Vous ne passez pas 20 saisons dans la LNH sans apprendre une chose ou deux à propos de savoir ce qu’il faut pour gagner en avril, mai ou en juin. Ayant gagné la coupe Stanley avec les Canadiens en 1993, Schneider est sur le point de goûter à ses premières séries avec le Tricolore depuis le milieu des années 1990.

« Je n’avais que 23 ans lorsque nous avons gagné la coupe en 1993 et lorsque cela arrive quand vous êtes si jeune, vous pensez ‘Ouais, je pourrais m’y habituer’ », a admis Schneider. « Mais me voici 16 ans plus tard et j’attends toujours de retourner en finale. »

L’équipe des Canadiens qui avait surpris le monde du hockey de façon dramatique avec un record de dix victoires en prolongation au printemps demeure toujours une source d’inspiration pour Schneider.

« Cela prouve que tout est possible lorsque tout arrive à point pour une équipe comme c’était arrivé pour nous cette année-là », s’est rappelé Schneider. « Dernièrement, Kirk Muller et moi parlions justement de cela. Les gens ne donnent pas suffisamment de crédit à cette équipe-là. Nous avions amassé 102 points durant la saison régulière, ne l’oubliez pas. J’entends souvent dire que c’était une année assez faible et que nous avons été chanceux. La vérité est que nous étions à notre mieux lorsque ça comptait et que Patty Roy a été excellent au bon moment! »

Pour n’importe laquelle équipe espérant soulever la coupe Stanley au cours des prochains mois, elle doit d’abord faire une chose: survivre à la première ronde. Une chose parfois plus facile à dire qu’à faire.

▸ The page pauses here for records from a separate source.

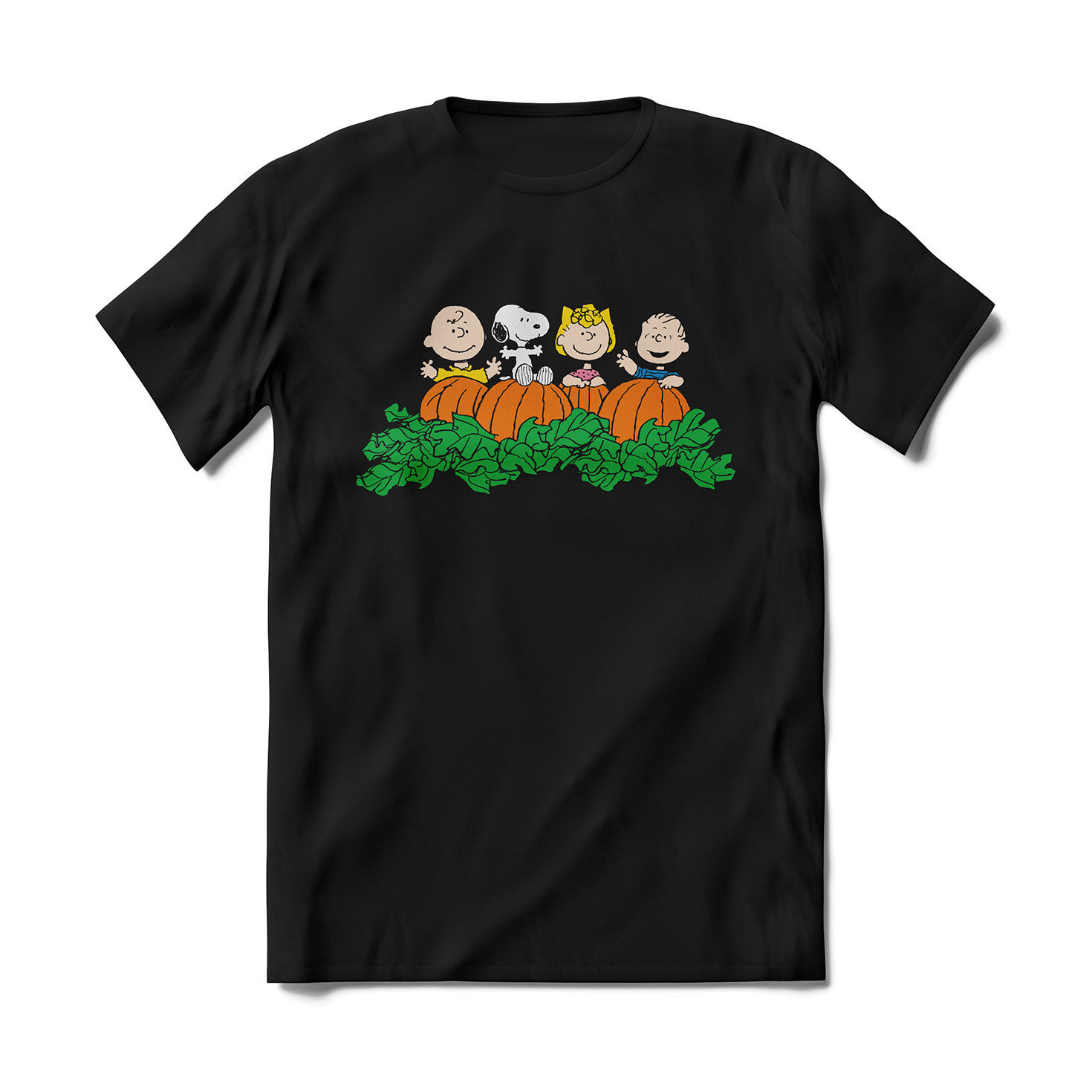 Peanuts Gang With Pumpkins Black Tee front image number 1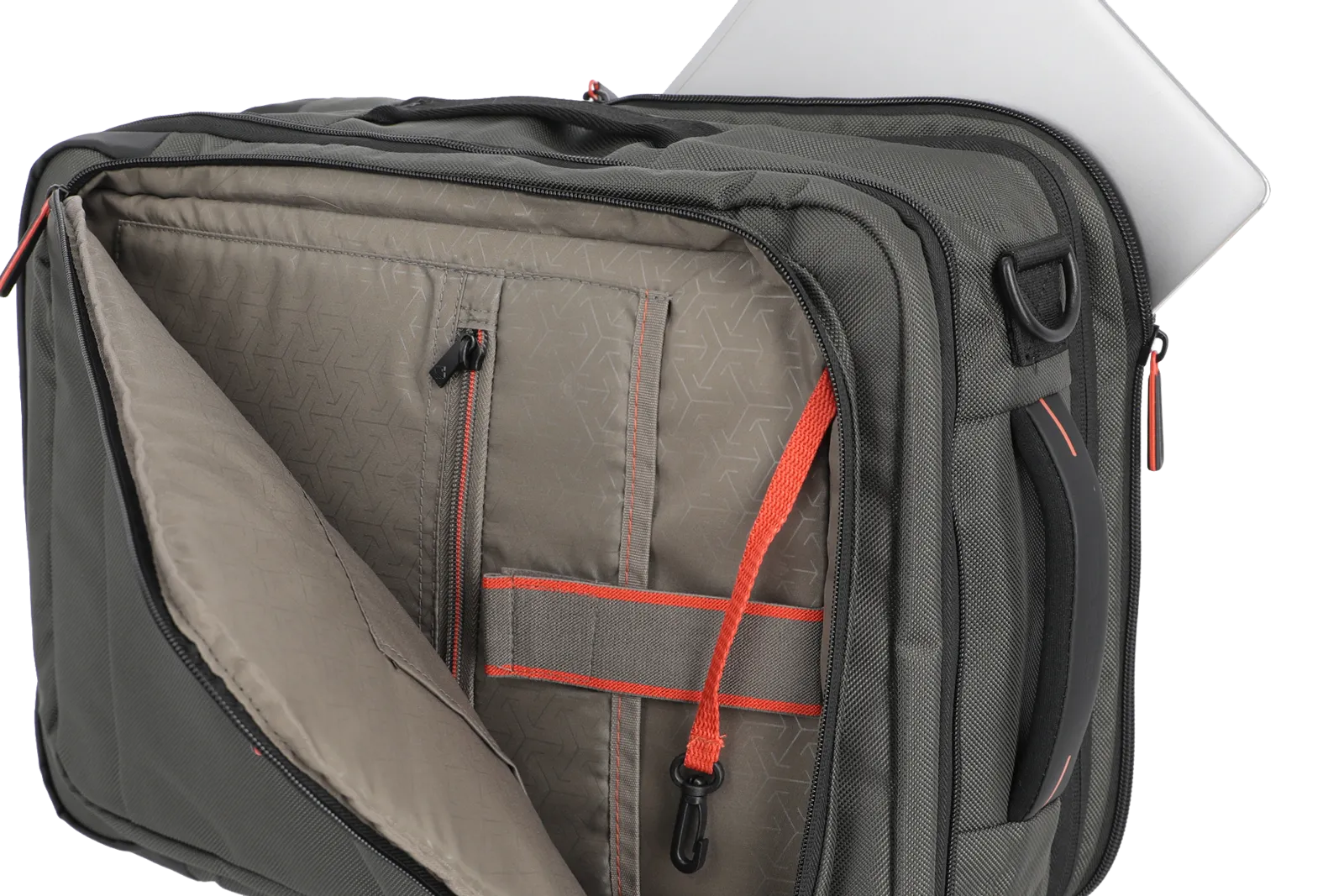 Praktische Laptoptasche mit geräumigem Hauptfach und zusätzlichem Laptopfach Geöffnete Laptoptasche in Grau mit mehreren Fächern, sichtbarem Reißverschluss und herausragendem Laptop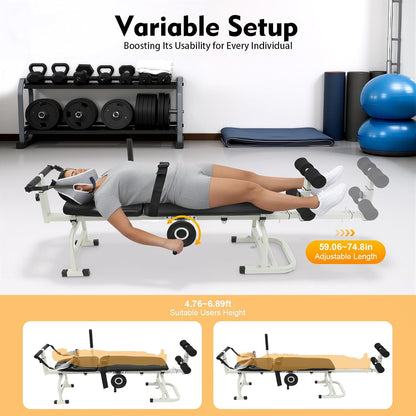 Bepritm Traction Bed Folding Massage Bed Table Cervical, Versatile Neck Stretcher Taction Devices for Home Use, Back Stretch Bench Lumbar Traction Device w/Base&Safety Belt&Adjustable Length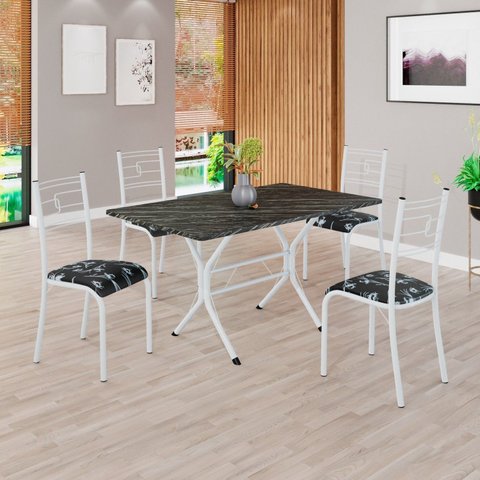 Conjunto Sala de Jantar Mesa Retangular 120x75cm Tampo Pedra Ardósia Indiana 4 Cadeiras Paraty Branco/Preto Floral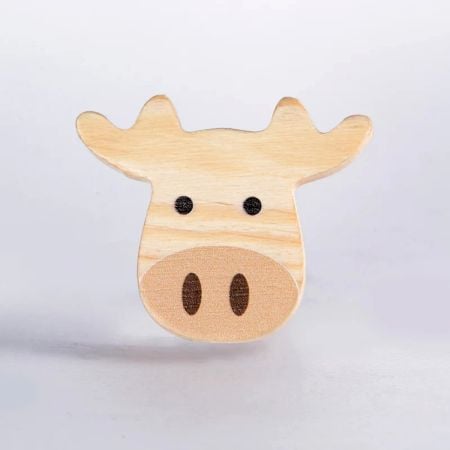 Handcrafted Pine Wood Hippo Knob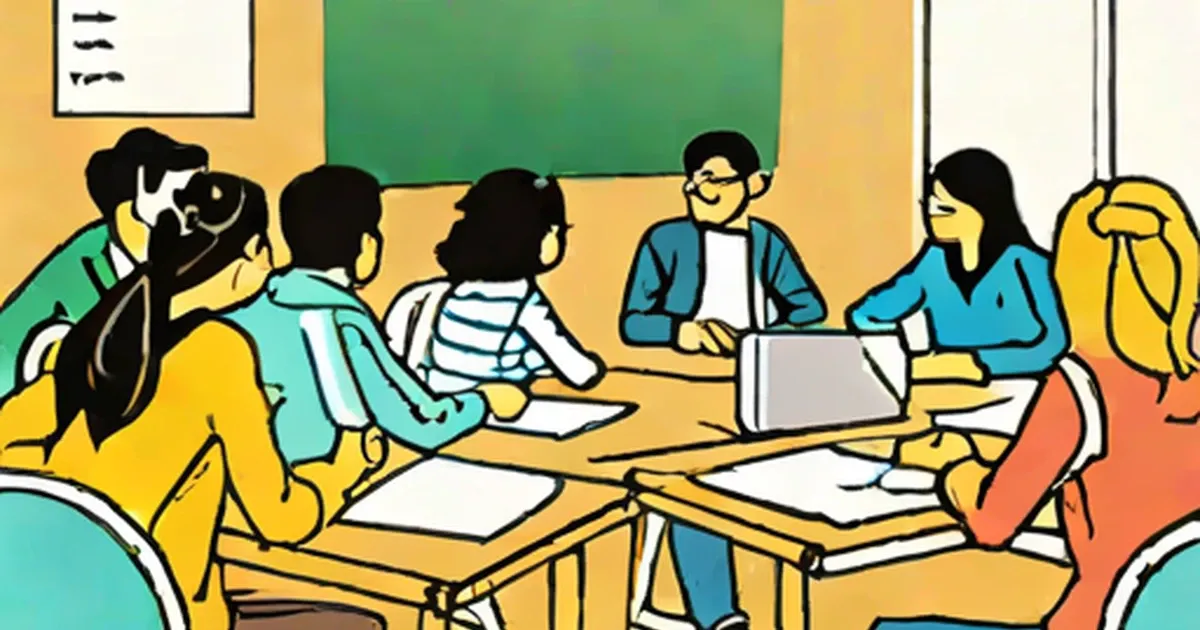 Students seated around a table during a classroom group activity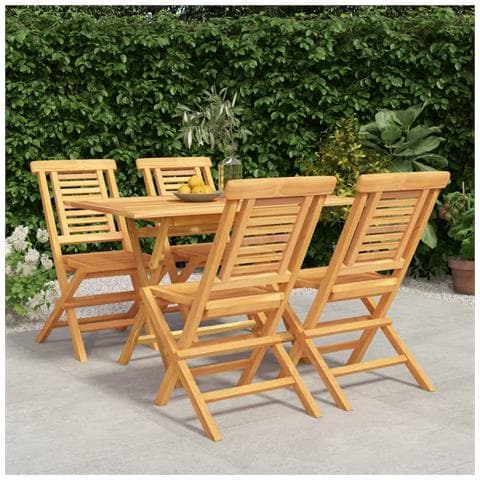 Set da Pranzo per Giardino 5 pz in Legno Massello di Teak - Foto 2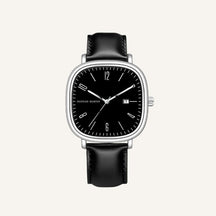 St. Martin Co Cushion Case Black Dial Date Watch — front view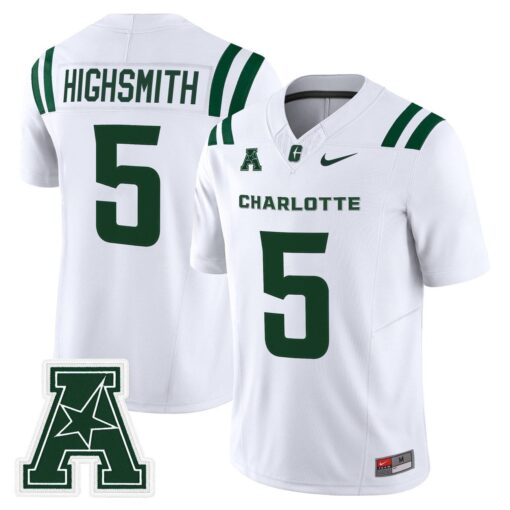 Alex Highsmith Jersey #5 Charlotte 49ers 2025 Vapor Limited Stitched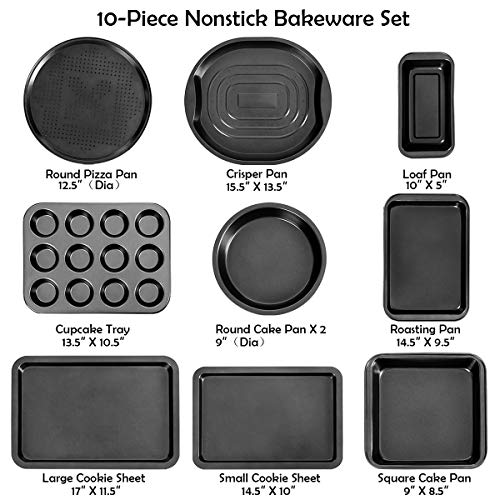 Giantex 10-Piece Nonstick Bakeware Set, Round and Square Baking Pans, Baking Sheets, Chip and Pizza Pan, Crisper Pan, Roasting Trays, 12-Cup Muffin and Loaf Pans, Cookie Sheet, Steel Baking Set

« La chose la plus difficile selon moi a toujours été la première ronde. Lorsque vous franchissez cette première étape, vous vous dites ‘Ok, allons-y’ », a indiqué Schneider, qui revendique 109 matchs en séries derrière la cravate. « Cela importe peu si vous êtes premiers ou huitièmes. »

Schneider a été deux extrémités du spectre, ayant surpris en 2001 les Red Wings en tant que membre des Kings, classés numéro 7, avant de subir ce même affront avec les Wings, classés premiers, contre les Oilers, huitièmes dans l’Ouest, en 2006.

« J’ai appris à propos des dangers de la première ronde à Détroit à la dure alors que nous avions connu une excellente saison régulière avant de nous écraser en séries », a expliqué le vétéran de 39 ans. « La première ronde est la plus dangereuse. Les choses semblent s’équilibrer après la première ronde, mais ça peut être mortel pour les équipes favorites. »

C’est ce que les Canadiens espèrent à compter de jeudi soir à Boston.